Jean-Éric Sanaa admits in an interview that he “likes” Kamala Harris. That being said, he cannot predict her election, even though he wrote a book on Trump before his election in 2016, another on Biden before the 2020 election. Nevertheless, he adds: “If I were asked today to give my opinion on who will win the election, I would put my coin on Kamala Harris because she checks all the right boxes without rejecting anyone, speaking calmly, and that is an extraordinary strength.”

But there is still a long way to go because the Republican and Democratic parties are virtually neck and neck across the country.

Reluctant women

“The majority of Americans support abortion rights,” he said. “Women support abortion rights by 68 to 70 percent in the United States, whether they’re Republicans or Democrats, that’s a given. […] Today, Kamala Harris is speaking to these women, and saying: This is why you need to vote.
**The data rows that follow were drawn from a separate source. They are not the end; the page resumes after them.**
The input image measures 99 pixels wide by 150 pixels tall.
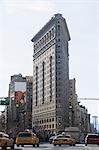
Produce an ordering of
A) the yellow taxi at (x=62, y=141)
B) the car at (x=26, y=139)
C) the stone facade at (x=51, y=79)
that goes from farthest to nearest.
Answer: the stone facade at (x=51, y=79)
the yellow taxi at (x=62, y=141)
the car at (x=26, y=139)

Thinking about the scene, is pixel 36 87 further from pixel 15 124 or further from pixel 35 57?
pixel 15 124

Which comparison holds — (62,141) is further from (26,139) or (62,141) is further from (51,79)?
(51,79)

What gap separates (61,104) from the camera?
158 metres

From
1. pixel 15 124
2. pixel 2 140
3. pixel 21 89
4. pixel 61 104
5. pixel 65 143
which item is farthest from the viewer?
pixel 61 104

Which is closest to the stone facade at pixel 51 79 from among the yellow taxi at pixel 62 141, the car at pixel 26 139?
the yellow taxi at pixel 62 141

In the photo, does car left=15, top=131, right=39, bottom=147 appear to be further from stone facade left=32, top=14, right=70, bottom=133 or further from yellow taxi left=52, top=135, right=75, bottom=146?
stone facade left=32, top=14, right=70, bottom=133

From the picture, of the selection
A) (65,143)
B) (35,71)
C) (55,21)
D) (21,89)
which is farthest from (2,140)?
(35,71)

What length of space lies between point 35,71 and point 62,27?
84.6 ft

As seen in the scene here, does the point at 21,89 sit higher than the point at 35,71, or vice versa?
the point at 35,71

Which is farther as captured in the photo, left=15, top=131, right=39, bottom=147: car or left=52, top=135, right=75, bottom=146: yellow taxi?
left=52, top=135, right=75, bottom=146: yellow taxi

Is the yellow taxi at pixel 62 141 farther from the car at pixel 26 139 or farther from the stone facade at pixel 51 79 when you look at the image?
the stone facade at pixel 51 79

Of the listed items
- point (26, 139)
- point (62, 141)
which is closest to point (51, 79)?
point (62, 141)

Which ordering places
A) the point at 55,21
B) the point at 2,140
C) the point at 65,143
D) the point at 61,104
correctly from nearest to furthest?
1. the point at 2,140
2. the point at 65,143
3. the point at 61,104
4. the point at 55,21

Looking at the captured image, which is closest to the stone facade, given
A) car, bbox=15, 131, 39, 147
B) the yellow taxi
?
the yellow taxi
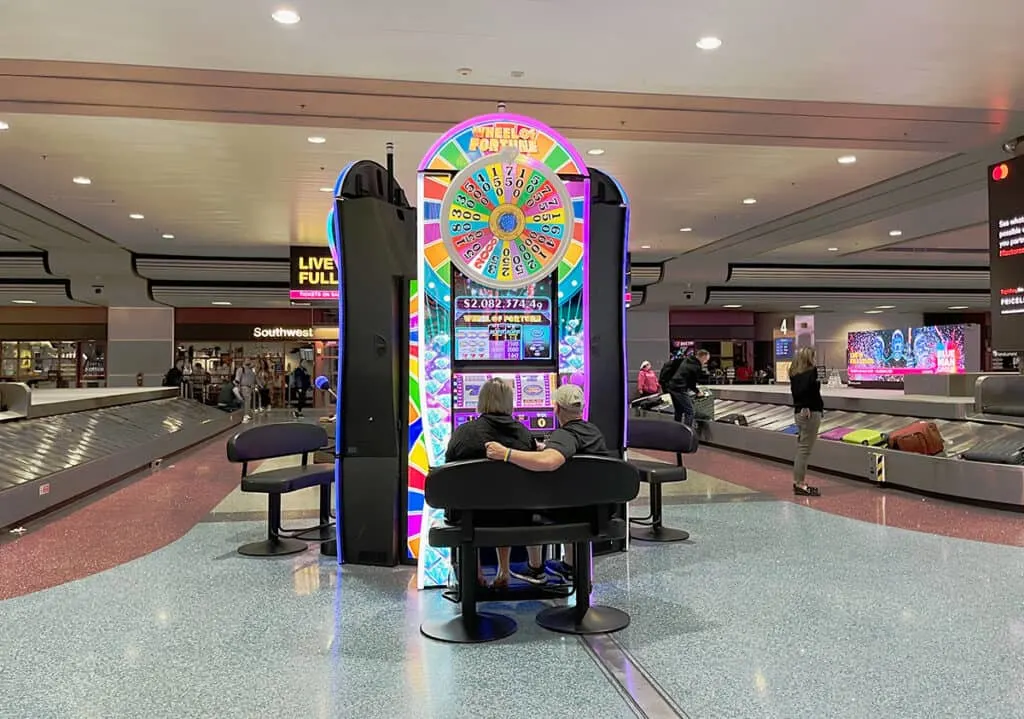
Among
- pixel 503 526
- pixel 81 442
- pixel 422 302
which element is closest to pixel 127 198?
pixel 81 442

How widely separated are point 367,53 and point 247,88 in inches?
47.3

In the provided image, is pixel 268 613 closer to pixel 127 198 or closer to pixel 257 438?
pixel 257 438

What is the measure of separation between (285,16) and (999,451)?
6.69 m

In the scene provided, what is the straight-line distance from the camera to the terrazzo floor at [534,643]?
9.09 feet

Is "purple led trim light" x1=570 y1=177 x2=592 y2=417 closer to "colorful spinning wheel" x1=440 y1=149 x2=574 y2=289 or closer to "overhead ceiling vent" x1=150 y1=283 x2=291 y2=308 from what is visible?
"colorful spinning wheel" x1=440 y1=149 x2=574 y2=289

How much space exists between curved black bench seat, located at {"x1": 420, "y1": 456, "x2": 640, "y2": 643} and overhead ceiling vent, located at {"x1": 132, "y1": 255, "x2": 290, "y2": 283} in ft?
Result: 44.3

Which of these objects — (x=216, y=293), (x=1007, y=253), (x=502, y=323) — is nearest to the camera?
(x=502, y=323)

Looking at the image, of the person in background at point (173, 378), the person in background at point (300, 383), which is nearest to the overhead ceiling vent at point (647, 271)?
the person in background at point (300, 383)

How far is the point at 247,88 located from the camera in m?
6.11

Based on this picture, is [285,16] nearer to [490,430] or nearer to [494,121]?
[494,121]

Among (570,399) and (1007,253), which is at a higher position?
(1007,253)

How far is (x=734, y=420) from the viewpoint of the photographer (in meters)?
12.0

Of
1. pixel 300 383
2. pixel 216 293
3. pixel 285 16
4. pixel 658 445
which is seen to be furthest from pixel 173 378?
pixel 658 445

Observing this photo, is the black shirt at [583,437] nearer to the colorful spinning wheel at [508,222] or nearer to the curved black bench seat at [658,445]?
the colorful spinning wheel at [508,222]
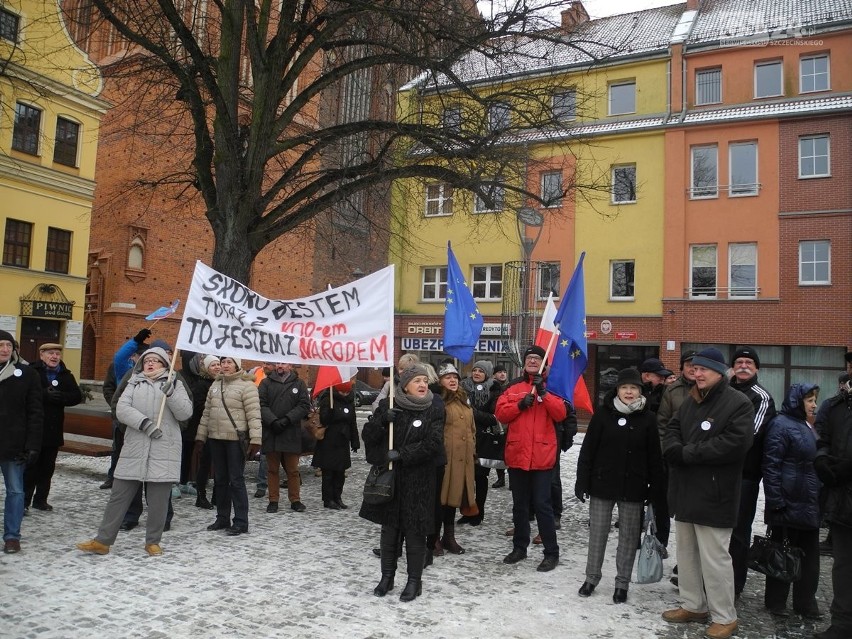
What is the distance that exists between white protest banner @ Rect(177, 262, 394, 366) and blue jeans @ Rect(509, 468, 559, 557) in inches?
67.6

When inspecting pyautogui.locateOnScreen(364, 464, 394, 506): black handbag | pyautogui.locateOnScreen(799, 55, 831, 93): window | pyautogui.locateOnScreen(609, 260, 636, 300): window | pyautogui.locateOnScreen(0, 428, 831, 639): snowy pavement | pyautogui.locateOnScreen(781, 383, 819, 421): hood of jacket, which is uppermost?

On the issue of firearms, “the disease of the United States,” says Jean-Éric Branaa, Kamala Harris wants to do like Biden, that is to say, to ban assault weapons, semi-automatics, “because that’s what’s used in all the killings. What she can’t do, however, is attack the carrying of weapons because it is protected by the Second Amendment. So she did that in a very clever way, I think. By taking [Tim] Walz as a running mate, he who has a gun, who likes to hunt, that reassures Americans.” Moreover, Kamala Harris has said publicly that she owns a gun and that she could use it if necessary.

On the issue of immigration, as vice president, rather than going to the US border, she preferred to visit the Latin American states where many illegal immigrants come from to try to improve their lot in their country.

“This work had already been done with Mexico at the time of the maquiladorascontinues Jean-Éric Branaa. It has produced results. Mexico is doing better, there are fewer Mexicans coming to the United States. Today, it comes from a little lower down.”